The magnitude of the velocity of a projectile when it is at its maximum height above ground level is 14 m/s. (a) What is the magnitude of the velocity of the projectile 1.2 s before it achieves its maximum height? (b) What is the magnitude of the velocity of the projectile 1.2 s after it achieves its maximum height? If we take x = 0 and y = 0 to be at the point of maximum height and positive x to be in the direction of the velocity there, what are the (c) x coordinate and (d) y coordinate of the projectile 1.2 s before it reaches its maximum height and the (e) x coordinate and (f) y coordinate 1.2 s after it reaches its maximum height?

- Michele_Laino

at that point the kinetic energy is:
\[\Large KE = \frac{1}{2}m{v^2}\]
where v is the velocity in my drawing, which is a horizontal vector

- 1018

im sorry but it's this one. its actually the same but with different values sorry didnt see that

- Michele_Laino

ok! I see

- Michele_Laino

we have to compute the velocity when our projectile, passes at these points:
|dw:1440004078499:dw|

- Michele_Laino

namely at P1, and P2

- 1018

ok. im following so far

- Michele_Laino

here we have to keep in mind that the initial vertical velocity Vy is given by the subsequent formula:
\[\Large \frac{1}{2}mv_y^2 = mgh\]
where h is the maximum height:
|dw:1440004390763:dw|

- Michele_Laino

|dw:1440004431440:dw|

- 1018

what is m? and is g the gravitational acceleration?

- Michele_Laino

m is the mass of our projectile, and g is gravity
In a parabolic motion the horizontal velocity, doesn't change, so along all motion, the horizontal velocity is:
\[\Large {v_x} = 14m/\sec \]

- 1018

yes, and that's all i got so far. at least it's correct. haha

- 1018

oh, i'll just see what you do. sorry im not familiar with using your formula, with the m one

- Michele_Laino

the equation for the vertical component of the velocity is:
\[\Large {v_y}\left( t \right) = {v_{0y}} - gt\]

- Michele_Laino

where g is gravity and V0y is:
\[\Large {v_{0y}} = \sqrt {2gh} \]
which comes from my formula above:
\[\Large \frac{1}{2}mv_y^2 = mgh\]

- Michele_Laino

so, after a substitution, we get:
\[\Large {v_y}\left( t \right) = {v_{0y}} - gt = \sqrt {2gh} - gt\]

- Michele_Laino

nevertheless we don't know the value of the maximum height h

- 1018

yes

- Michele_Laino

I think that we have insufficient data

- Michele_Laino

we need to know, at least, the measure of the maximum height

- 1018

sorry, but that is everything

- Michele_Laino

I think that many parabolic motions are possible with the horizontal velocity which you have provided

- 1018

someone answered this a while ago but i saw it late, maybe you can check out what he/she said

- Michele_Laino

I saw that answer

- Michele_Laino

I think that with your data, the motion it is not uniquely determined

- 1018

any other ideas how to do this?

*WHAT YOU HAVE TO DO:*
Answer the following questions using the forum thread on projectile motion.
(a) According to the thread, what is the horizontal velocity of the projectile throughout its motion?
(b) What does the letter m represent in the formula relating kinetic energy to height?
(c) What quantity does the thread say must be known, at least, to solve the problem?

*DATA SHOWN:*
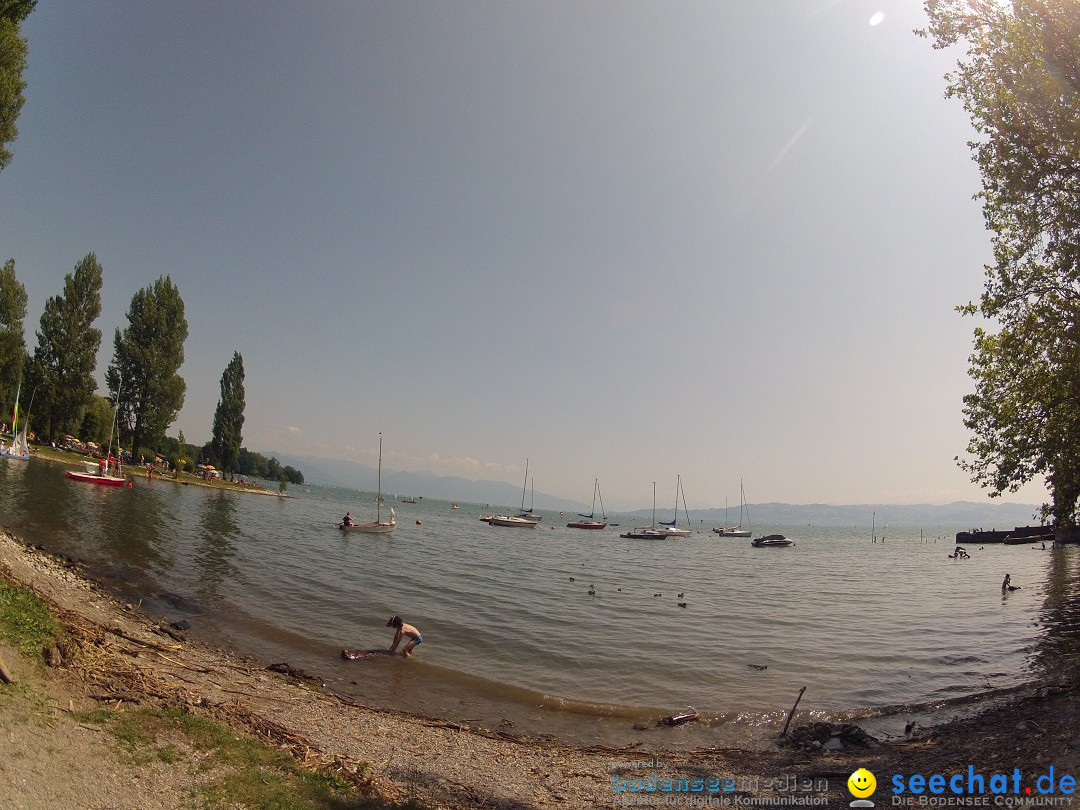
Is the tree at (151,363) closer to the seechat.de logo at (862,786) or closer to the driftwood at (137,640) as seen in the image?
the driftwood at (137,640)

*SOLUTION TO THE PROBLEM:*
(a) 14 m/s.
(b) The mass of the projectile.
(c) The maximum height.